During the plant transient and as a result of the high pressure injection actuation at 1426 on 26 February 1980, the borated water storage tank volume decreased from approximately 436,914 gallons to approximately 380,000 gallons.

High pressure injection was terminated at 1550 on 26 February 1980.

I Relief for these Technical Specifications was granted as of 1715 on 26 February 1980 until the plant entered into Mode 5 (cold shutdown).

3.4.5 Each steam generator shall be operable with a water level between 18 and 360 inches.

Review of the plant conditions during the transient revealed that a reduction in feedwater caused by the failure of the "X" power supply resulted in steam generator "A" operation with a level less than 18 inches. It was determined that "A" OTSG effectively boiled dry approximately four (4) minutes into the transient at 1427 on 26 February 1980. Level was restored to greater than 18" at approxi-mately 1612 on 26 February 1980 using the auxiliary feedwater header via the bypass valves. -

3.4.6.1 The following Reactor Coolant System leakage detection systems shall be operable:

a) The containment atmosphere iodine radioactivity monitoring system.

b) The containment sump level monitoring system, and, c) the containment atmosphere gaseous radioactivity monitoring system.

3.4.6.2.d Reactor Coolant System leakage shall be limited to 10 gpm identified leakage.

The combined effort of the PORV opening on the NNI(X) 24 VDC power failure and safety valve (RCV-8) relieving to the Reactor Coolant drain tank following high pressure injection. actuation resulted in the rupture disc being blown and leakage exceeding the requirements of TS 3.6.4.2.d. Leakage rates are assumed to be consistent with the estimated HPI flow rates illustrated in Figure III-20 (at-tached).
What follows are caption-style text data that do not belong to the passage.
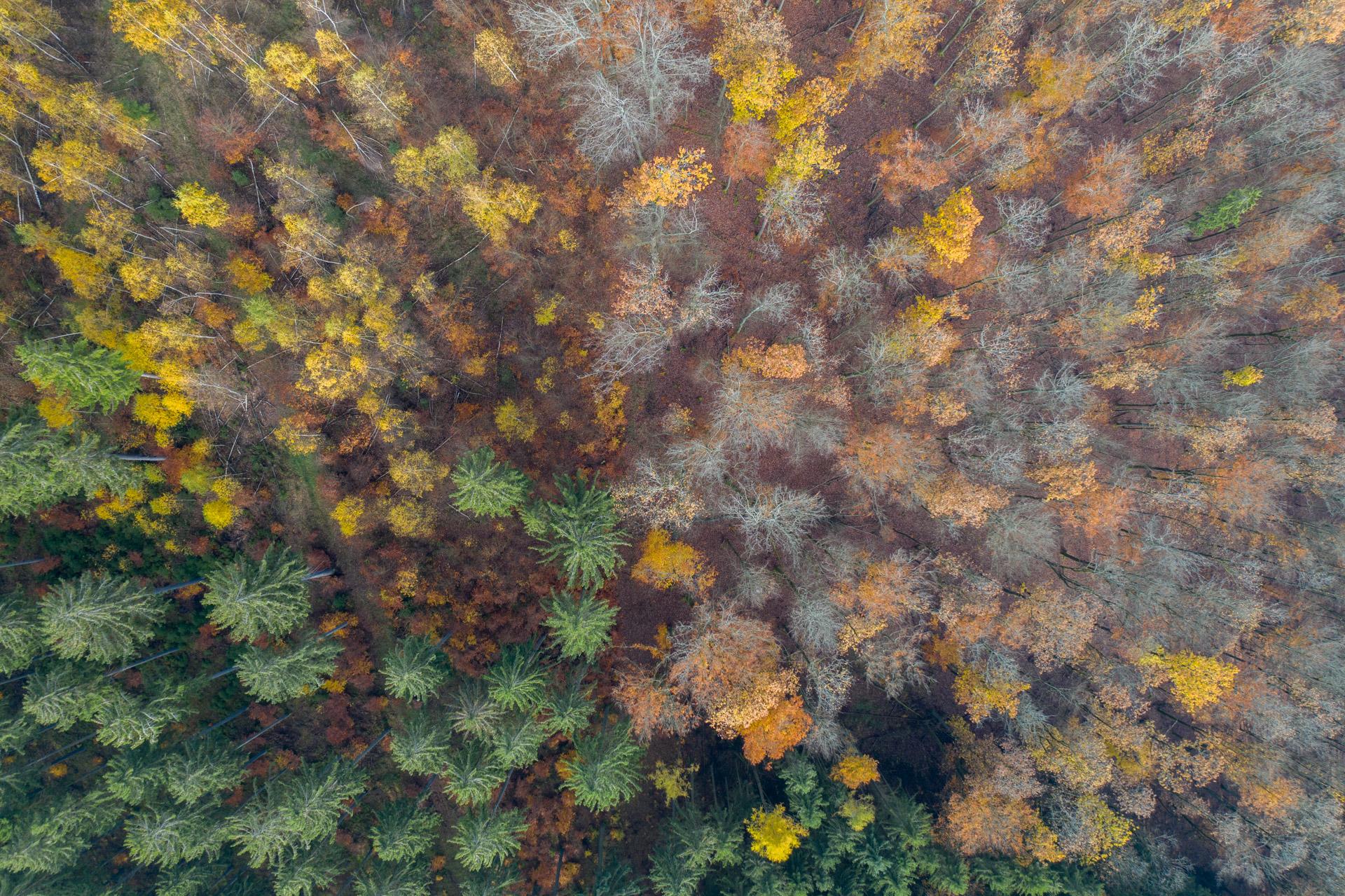 Photo: Von oben: Muster und Farben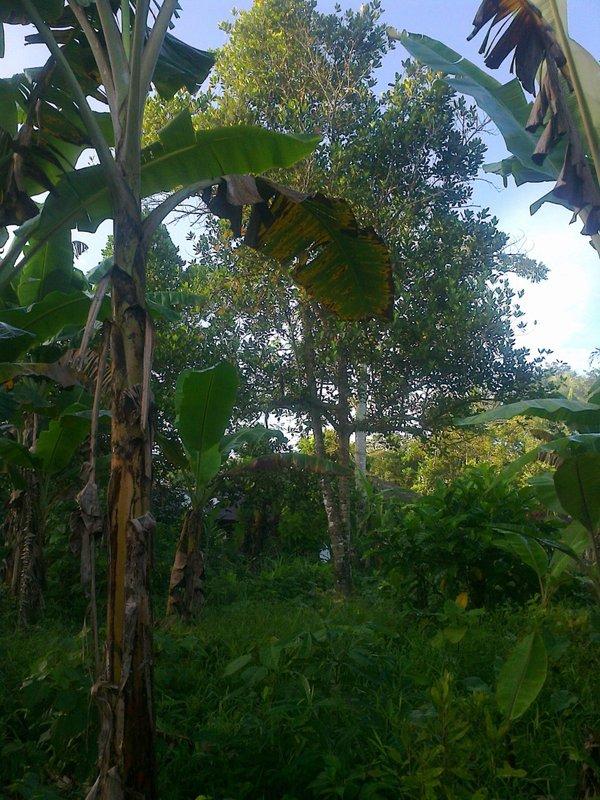 Tropical Garden belakang Rumah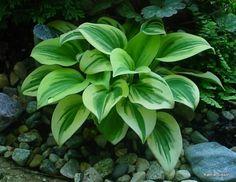 Hosta Cameo - a little one! Grows only tall. Hosta Plants For Sale, Buy Plants, Shade Plants, Garden Plants, Flower Gardening, Agaves, Part Shade Flowers, Hosta Varieties, Sempervivum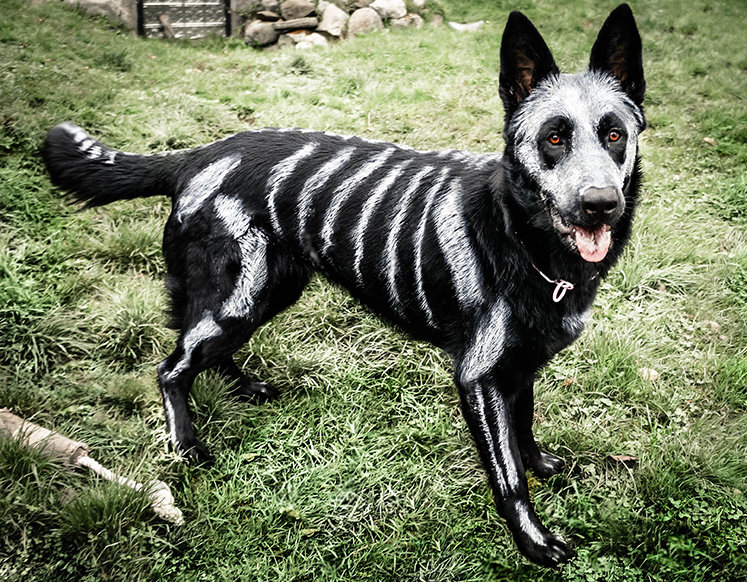Dog Paint Halloween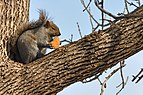 Eastern Gray Squirrel In Chicago.jpg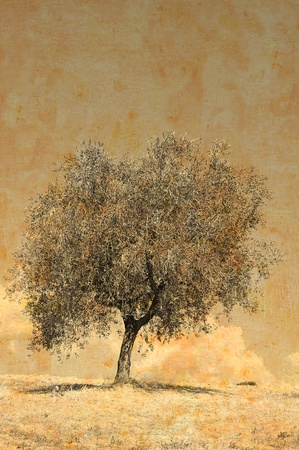 Vintage photo of a lonely olive tree in a field in summertime Archivio Fotografico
Leakage was maintained within Technical Specification limitations upon termination of HPI at 1550 on 26 February 1980.

The containment sump level monitoring system was rendered inoperable at approxi-mately 1430 on 26 February 1980 when sump level elevated off-scale high follow-ing high pressure injection actuation. The containment atmosphere radiation monitoring system was rendered inoperable upon isolation of the monitor sample line at approximately 1426 on 26 February 1980.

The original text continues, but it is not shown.